Risk-based auditing addresses your highest priority risks and reports their insights to the senior management team to make well-informed decisions for the future.

Benefits of risk-based internal auditing

●  Greater risk compliance
Frequently doing financial services audit and considering other risky business areas ensure filling the knowledge gaps and educating staff members to manage risks and control frauds. Furthermore, regular reporting keeps risk compliance constantly on the mind rather than a one-time yearly exercise.

●  Increased knowledge of risk levels
Audits, when framed within a risk management framework, is easy to determine the prioritisation of risks using indicators like risk severity. It helps businesses to understand the level of risks and their impacts and identify areas of improvement to mitigate the risks.

●  Increased adaptability to uncertainty
A change in the economy can force organisations to adjust without warning. Risk-based audits are essential in allowing businesses to adapt consistently to changing conditions and manage risk during such times of uncertainty.
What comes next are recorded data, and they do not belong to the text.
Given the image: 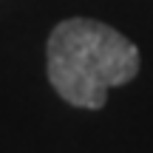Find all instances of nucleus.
I'll return each mask as SVG.
<instances>
[{
    "label": "nucleus",
    "instance_id": "f257e3e1",
    "mask_svg": "<svg viewBox=\"0 0 153 153\" xmlns=\"http://www.w3.org/2000/svg\"><path fill=\"white\" fill-rule=\"evenodd\" d=\"M45 57L54 91L65 102L91 111L105 105L108 88L139 74V48L116 28L88 17L62 20L48 37Z\"/></svg>",
    "mask_w": 153,
    "mask_h": 153
}]
</instances>
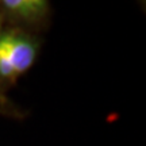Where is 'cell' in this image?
I'll return each instance as SVG.
<instances>
[{"label":"cell","mask_w":146,"mask_h":146,"mask_svg":"<svg viewBox=\"0 0 146 146\" xmlns=\"http://www.w3.org/2000/svg\"><path fill=\"white\" fill-rule=\"evenodd\" d=\"M38 56V42L21 29L0 35V81L11 84L31 68Z\"/></svg>","instance_id":"1"},{"label":"cell","mask_w":146,"mask_h":146,"mask_svg":"<svg viewBox=\"0 0 146 146\" xmlns=\"http://www.w3.org/2000/svg\"><path fill=\"white\" fill-rule=\"evenodd\" d=\"M1 14L25 26H35L49 15V0H0Z\"/></svg>","instance_id":"2"},{"label":"cell","mask_w":146,"mask_h":146,"mask_svg":"<svg viewBox=\"0 0 146 146\" xmlns=\"http://www.w3.org/2000/svg\"><path fill=\"white\" fill-rule=\"evenodd\" d=\"M1 25H3V14H1V11H0V35H1Z\"/></svg>","instance_id":"3"},{"label":"cell","mask_w":146,"mask_h":146,"mask_svg":"<svg viewBox=\"0 0 146 146\" xmlns=\"http://www.w3.org/2000/svg\"><path fill=\"white\" fill-rule=\"evenodd\" d=\"M139 1H142V4H145V0H139Z\"/></svg>","instance_id":"4"}]
</instances>
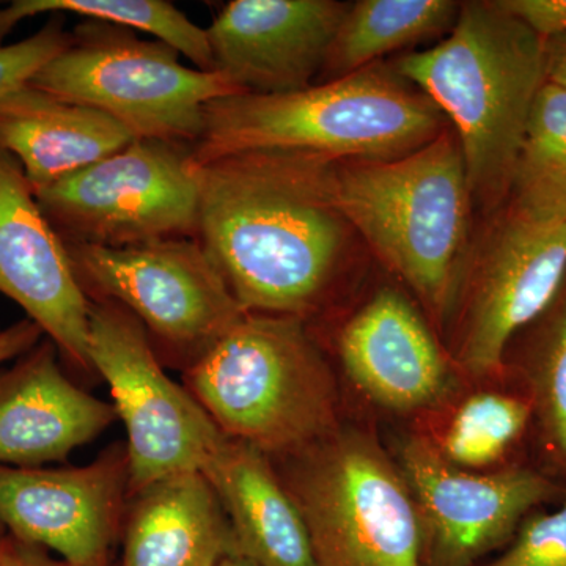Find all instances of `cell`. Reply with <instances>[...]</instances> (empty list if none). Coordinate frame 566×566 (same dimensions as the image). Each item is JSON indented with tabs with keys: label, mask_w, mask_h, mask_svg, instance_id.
<instances>
[{
	"label": "cell",
	"mask_w": 566,
	"mask_h": 566,
	"mask_svg": "<svg viewBox=\"0 0 566 566\" xmlns=\"http://www.w3.org/2000/svg\"><path fill=\"white\" fill-rule=\"evenodd\" d=\"M202 474L229 520L237 556L256 566H315L304 517L266 453L223 438Z\"/></svg>",
	"instance_id": "18"
},
{
	"label": "cell",
	"mask_w": 566,
	"mask_h": 566,
	"mask_svg": "<svg viewBox=\"0 0 566 566\" xmlns=\"http://www.w3.org/2000/svg\"><path fill=\"white\" fill-rule=\"evenodd\" d=\"M0 566H71L62 558H55L43 547L29 545L14 538L13 535H2L0 538Z\"/></svg>",
	"instance_id": "29"
},
{
	"label": "cell",
	"mask_w": 566,
	"mask_h": 566,
	"mask_svg": "<svg viewBox=\"0 0 566 566\" xmlns=\"http://www.w3.org/2000/svg\"><path fill=\"white\" fill-rule=\"evenodd\" d=\"M510 212L536 226H566V88L536 95L510 186Z\"/></svg>",
	"instance_id": "22"
},
{
	"label": "cell",
	"mask_w": 566,
	"mask_h": 566,
	"mask_svg": "<svg viewBox=\"0 0 566 566\" xmlns=\"http://www.w3.org/2000/svg\"><path fill=\"white\" fill-rule=\"evenodd\" d=\"M349 6L337 0H233L205 29L212 69L243 93L311 87Z\"/></svg>",
	"instance_id": "15"
},
{
	"label": "cell",
	"mask_w": 566,
	"mask_h": 566,
	"mask_svg": "<svg viewBox=\"0 0 566 566\" xmlns=\"http://www.w3.org/2000/svg\"><path fill=\"white\" fill-rule=\"evenodd\" d=\"M345 374L376 405L415 412L444 400L453 376L415 305L382 289L338 334Z\"/></svg>",
	"instance_id": "17"
},
{
	"label": "cell",
	"mask_w": 566,
	"mask_h": 566,
	"mask_svg": "<svg viewBox=\"0 0 566 566\" xmlns=\"http://www.w3.org/2000/svg\"><path fill=\"white\" fill-rule=\"evenodd\" d=\"M0 331H2V329H0Z\"/></svg>",
	"instance_id": "34"
},
{
	"label": "cell",
	"mask_w": 566,
	"mask_h": 566,
	"mask_svg": "<svg viewBox=\"0 0 566 566\" xmlns=\"http://www.w3.org/2000/svg\"><path fill=\"white\" fill-rule=\"evenodd\" d=\"M542 40L566 35V0H495Z\"/></svg>",
	"instance_id": "28"
},
{
	"label": "cell",
	"mask_w": 566,
	"mask_h": 566,
	"mask_svg": "<svg viewBox=\"0 0 566 566\" xmlns=\"http://www.w3.org/2000/svg\"><path fill=\"white\" fill-rule=\"evenodd\" d=\"M73 33L62 18L52 17L39 32L18 43L0 46V98L31 84L44 66L70 46Z\"/></svg>",
	"instance_id": "26"
},
{
	"label": "cell",
	"mask_w": 566,
	"mask_h": 566,
	"mask_svg": "<svg viewBox=\"0 0 566 566\" xmlns=\"http://www.w3.org/2000/svg\"><path fill=\"white\" fill-rule=\"evenodd\" d=\"M565 279L566 226H536L506 212L476 270L461 367L476 378L494 375L513 335L553 305Z\"/></svg>",
	"instance_id": "14"
},
{
	"label": "cell",
	"mask_w": 566,
	"mask_h": 566,
	"mask_svg": "<svg viewBox=\"0 0 566 566\" xmlns=\"http://www.w3.org/2000/svg\"><path fill=\"white\" fill-rule=\"evenodd\" d=\"M285 460L281 476L304 517L315 566H422L415 501L375 438L340 427Z\"/></svg>",
	"instance_id": "6"
},
{
	"label": "cell",
	"mask_w": 566,
	"mask_h": 566,
	"mask_svg": "<svg viewBox=\"0 0 566 566\" xmlns=\"http://www.w3.org/2000/svg\"><path fill=\"white\" fill-rule=\"evenodd\" d=\"M63 244L87 296L132 312L155 352L185 368L248 314L196 238L126 248Z\"/></svg>",
	"instance_id": "9"
},
{
	"label": "cell",
	"mask_w": 566,
	"mask_h": 566,
	"mask_svg": "<svg viewBox=\"0 0 566 566\" xmlns=\"http://www.w3.org/2000/svg\"><path fill=\"white\" fill-rule=\"evenodd\" d=\"M133 499L122 566H218L237 556L229 520L202 472L159 480Z\"/></svg>",
	"instance_id": "20"
},
{
	"label": "cell",
	"mask_w": 566,
	"mask_h": 566,
	"mask_svg": "<svg viewBox=\"0 0 566 566\" xmlns=\"http://www.w3.org/2000/svg\"><path fill=\"white\" fill-rule=\"evenodd\" d=\"M218 566H256L252 564V562L245 560V558L240 556H230L227 557L226 560H222Z\"/></svg>",
	"instance_id": "32"
},
{
	"label": "cell",
	"mask_w": 566,
	"mask_h": 566,
	"mask_svg": "<svg viewBox=\"0 0 566 566\" xmlns=\"http://www.w3.org/2000/svg\"><path fill=\"white\" fill-rule=\"evenodd\" d=\"M0 293L50 337L62 359L93 374L88 357L92 301L69 252L41 211L21 164L0 148Z\"/></svg>",
	"instance_id": "13"
},
{
	"label": "cell",
	"mask_w": 566,
	"mask_h": 566,
	"mask_svg": "<svg viewBox=\"0 0 566 566\" xmlns=\"http://www.w3.org/2000/svg\"><path fill=\"white\" fill-rule=\"evenodd\" d=\"M395 73L452 122L472 197L509 199L532 106L545 77V40L494 2L461 3L450 35L411 52Z\"/></svg>",
	"instance_id": "3"
},
{
	"label": "cell",
	"mask_w": 566,
	"mask_h": 566,
	"mask_svg": "<svg viewBox=\"0 0 566 566\" xmlns=\"http://www.w3.org/2000/svg\"><path fill=\"white\" fill-rule=\"evenodd\" d=\"M378 63L303 91L237 93L205 107L193 163L251 151L300 153L329 163L385 161L430 144L444 115Z\"/></svg>",
	"instance_id": "2"
},
{
	"label": "cell",
	"mask_w": 566,
	"mask_h": 566,
	"mask_svg": "<svg viewBox=\"0 0 566 566\" xmlns=\"http://www.w3.org/2000/svg\"><path fill=\"white\" fill-rule=\"evenodd\" d=\"M545 77L566 88V35L545 40Z\"/></svg>",
	"instance_id": "31"
},
{
	"label": "cell",
	"mask_w": 566,
	"mask_h": 566,
	"mask_svg": "<svg viewBox=\"0 0 566 566\" xmlns=\"http://www.w3.org/2000/svg\"><path fill=\"white\" fill-rule=\"evenodd\" d=\"M226 438L289 458L340 428L333 370L303 318L245 314L185 368Z\"/></svg>",
	"instance_id": "5"
},
{
	"label": "cell",
	"mask_w": 566,
	"mask_h": 566,
	"mask_svg": "<svg viewBox=\"0 0 566 566\" xmlns=\"http://www.w3.org/2000/svg\"><path fill=\"white\" fill-rule=\"evenodd\" d=\"M91 301L88 357L128 434L129 495L169 476L202 472L226 436L164 371L139 319L112 301Z\"/></svg>",
	"instance_id": "10"
},
{
	"label": "cell",
	"mask_w": 566,
	"mask_h": 566,
	"mask_svg": "<svg viewBox=\"0 0 566 566\" xmlns=\"http://www.w3.org/2000/svg\"><path fill=\"white\" fill-rule=\"evenodd\" d=\"M531 406L510 395H472L458 409L441 453L458 468H485L504 457L523 434Z\"/></svg>",
	"instance_id": "24"
},
{
	"label": "cell",
	"mask_w": 566,
	"mask_h": 566,
	"mask_svg": "<svg viewBox=\"0 0 566 566\" xmlns=\"http://www.w3.org/2000/svg\"><path fill=\"white\" fill-rule=\"evenodd\" d=\"M2 535H3V527H2V524H0V538H2Z\"/></svg>",
	"instance_id": "33"
},
{
	"label": "cell",
	"mask_w": 566,
	"mask_h": 566,
	"mask_svg": "<svg viewBox=\"0 0 566 566\" xmlns=\"http://www.w3.org/2000/svg\"><path fill=\"white\" fill-rule=\"evenodd\" d=\"M43 13H71L133 32L150 33L188 57L199 70L214 71L207 31L164 0H14L0 9V46L21 21Z\"/></svg>",
	"instance_id": "23"
},
{
	"label": "cell",
	"mask_w": 566,
	"mask_h": 566,
	"mask_svg": "<svg viewBox=\"0 0 566 566\" xmlns=\"http://www.w3.org/2000/svg\"><path fill=\"white\" fill-rule=\"evenodd\" d=\"M488 566H566V502L527 516L505 553Z\"/></svg>",
	"instance_id": "27"
},
{
	"label": "cell",
	"mask_w": 566,
	"mask_h": 566,
	"mask_svg": "<svg viewBox=\"0 0 566 566\" xmlns=\"http://www.w3.org/2000/svg\"><path fill=\"white\" fill-rule=\"evenodd\" d=\"M333 188L349 227L444 319L468 263L474 202L455 133L400 158L335 163Z\"/></svg>",
	"instance_id": "4"
},
{
	"label": "cell",
	"mask_w": 566,
	"mask_h": 566,
	"mask_svg": "<svg viewBox=\"0 0 566 566\" xmlns=\"http://www.w3.org/2000/svg\"><path fill=\"white\" fill-rule=\"evenodd\" d=\"M534 389L547 444L566 463V293L536 352Z\"/></svg>",
	"instance_id": "25"
},
{
	"label": "cell",
	"mask_w": 566,
	"mask_h": 566,
	"mask_svg": "<svg viewBox=\"0 0 566 566\" xmlns=\"http://www.w3.org/2000/svg\"><path fill=\"white\" fill-rule=\"evenodd\" d=\"M35 199L65 243L126 248L197 240L199 186L192 145L134 139L39 189Z\"/></svg>",
	"instance_id": "8"
},
{
	"label": "cell",
	"mask_w": 566,
	"mask_h": 566,
	"mask_svg": "<svg viewBox=\"0 0 566 566\" xmlns=\"http://www.w3.org/2000/svg\"><path fill=\"white\" fill-rule=\"evenodd\" d=\"M128 494L123 444L77 468L0 465V524L71 566H104Z\"/></svg>",
	"instance_id": "12"
},
{
	"label": "cell",
	"mask_w": 566,
	"mask_h": 566,
	"mask_svg": "<svg viewBox=\"0 0 566 566\" xmlns=\"http://www.w3.org/2000/svg\"><path fill=\"white\" fill-rule=\"evenodd\" d=\"M461 3L452 0H359L338 28L324 70L331 80L370 66L455 25Z\"/></svg>",
	"instance_id": "21"
},
{
	"label": "cell",
	"mask_w": 566,
	"mask_h": 566,
	"mask_svg": "<svg viewBox=\"0 0 566 566\" xmlns=\"http://www.w3.org/2000/svg\"><path fill=\"white\" fill-rule=\"evenodd\" d=\"M398 468L419 516L422 566H475L512 542L528 512L556 494L531 469L472 474L423 438L405 442Z\"/></svg>",
	"instance_id": "11"
},
{
	"label": "cell",
	"mask_w": 566,
	"mask_h": 566,
	"mask_svg": "<svg viewBox=\"0 0 566 566\" xmlns=\"http://www.w3.org/2000/svg\"><path fill=\"white\" fill-rule=\"evenodd\" d=\"M133 140L109 115L55 98L31 84L0 98V148L21 164L33 192Z\"/></svg>",
	"instance_id": "19"
},
{
	"label": "cell",
	"mask_w": 566,
	"mask_h": 566,
	"mask_svg": "<svg viewBox=\"0 0 566 566\" xmlns=\"http://www.w3.org/2000/svg\"><path fill=\"white\" fill-rule=\"evenodd\" d=\"M43 337V329L31 318L21 319L0 331V364L18 359Z\"/></svg>",
	"instance_id": "30"
},
{
	"label": "cell",
	"mask_w": 566,
	"mask_h": 566,
	"mask_svg": "<svg viewBox=\"0 0 566 566\" xmlns=\"http://www.w3.org/2000/svg\"><path fill=\"white\" fill-rule=\"evenodd\" d=\"M57 345L43 338L0 370V465L43 468L95 441L118 417L63 371Z\"/></svg>",
	"instance_id": "16"
},
{
	"label": "cell",
	"mask_w": 566,
	"mask_h": 566,
	"mask_svg": "<svg viewBox=\"0 0 566 566\" xmlns=\"http://www.w3.org/2000/svg\"><path fill=\"white\" fill-rule=\"evenodd\" d=\"M180 52L129 29L85 20L32 87L109 115L134 139L196 145L205 107L243 93L218 71L189 69Z\"/></svg>",
	"instance_id": "7"
},
{
	"label": "cell",
	"mask_w": 566,
	"mask_h": 566,
	"mask_svg": "<svg viewBox=\"0 0 566 566\" xmlns=\"http://www.w3.org/2000/svg\"><path fill=\"white\" fill-rule=\"evenodd\" d=\"M334 164L283 151L196 164L197 241L248 314L304 319L326 297L352 233Z\"/></svg>",
	"instance_id": "1"
}]
</instances>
It enables you to forecast emerging risks and stay prepared to handle them.

Auditor

Conclusion

Audits play a vital role in successful businesses as it ensures risks are managed, and financial data is free from material misstatements. It helps build trust and reputation in the market, manage risks before they harm your goodwill, and numerous other benefits. Speak to an expert if you are unsure how audit is vital for your business and how to get it done.